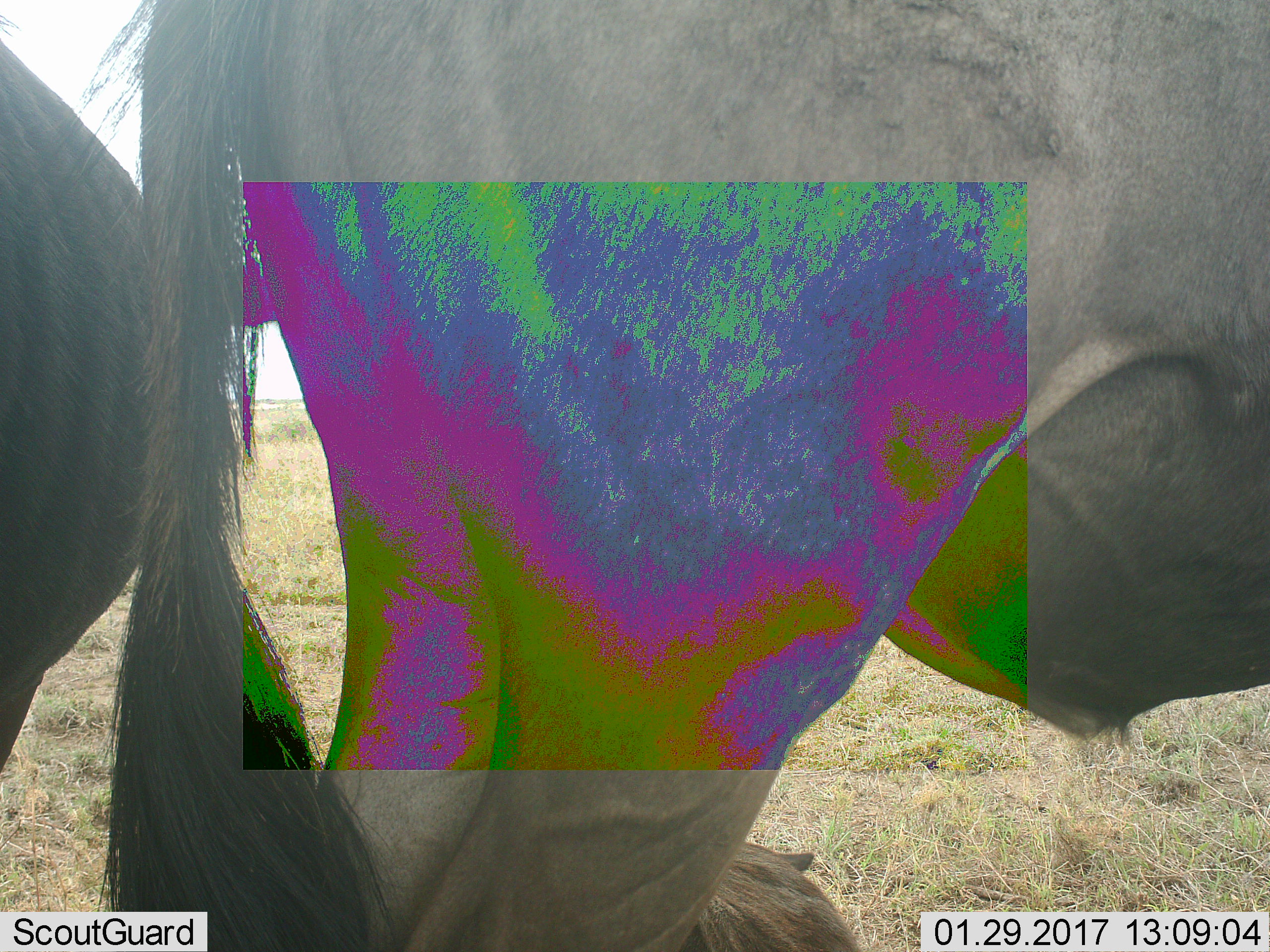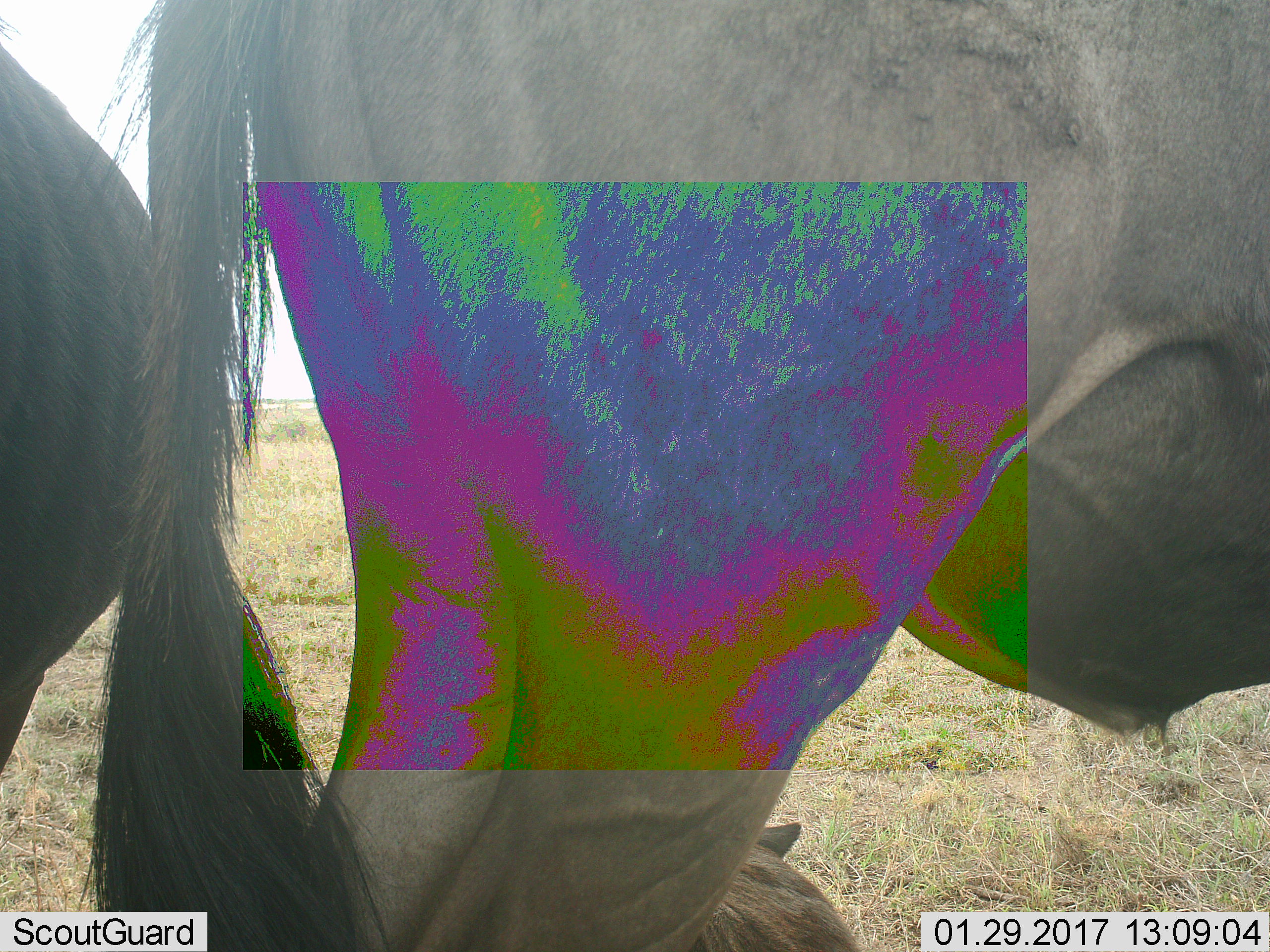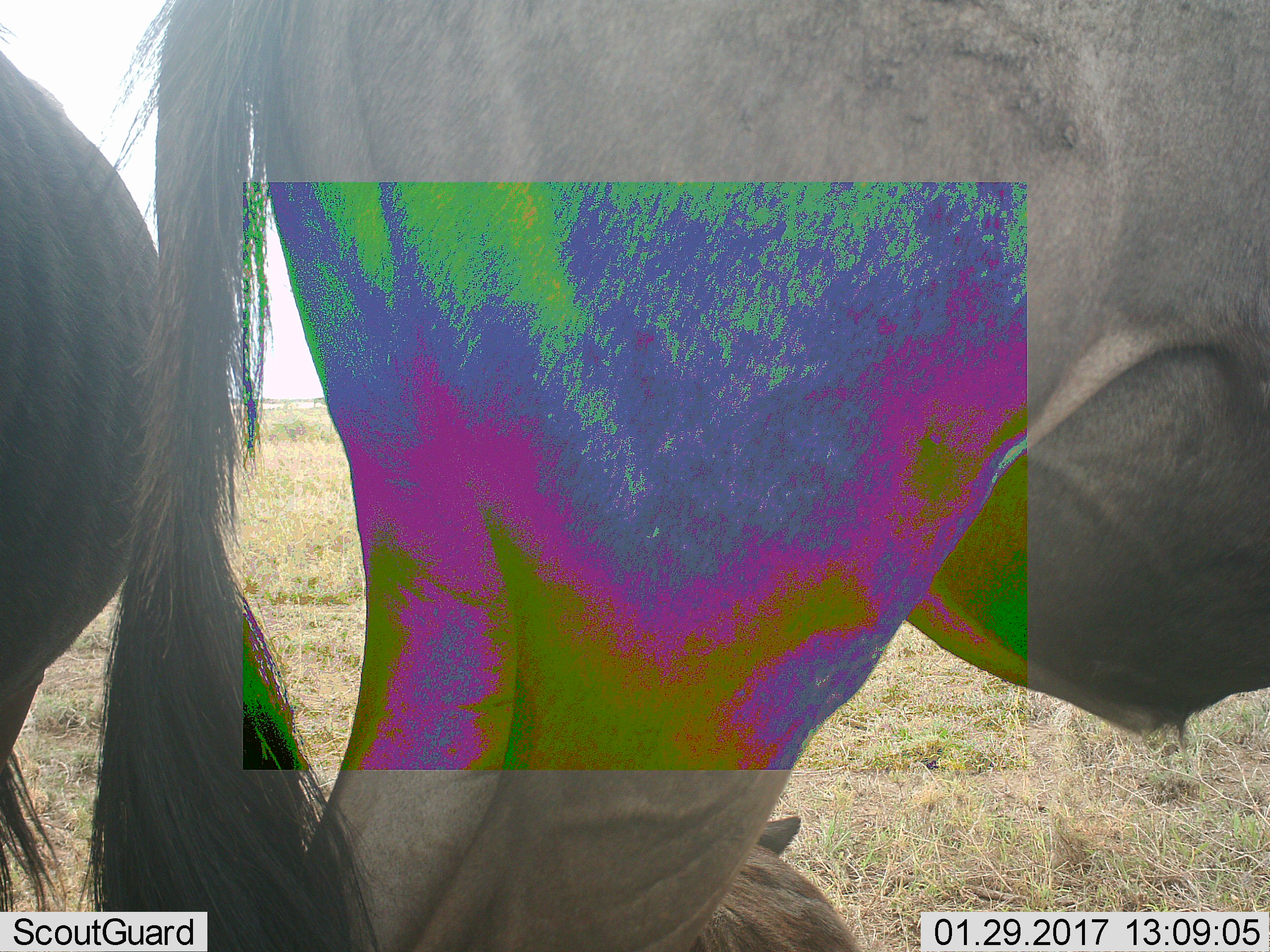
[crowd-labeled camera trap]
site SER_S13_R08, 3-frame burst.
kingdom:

------------------------

Problem description:
Everything in the data except the pictures must appear in your answer unchanged.

Your solution:
[crowd-labeled camera trap]
site SER_S13_R08, 3-frame burst.
kingdom:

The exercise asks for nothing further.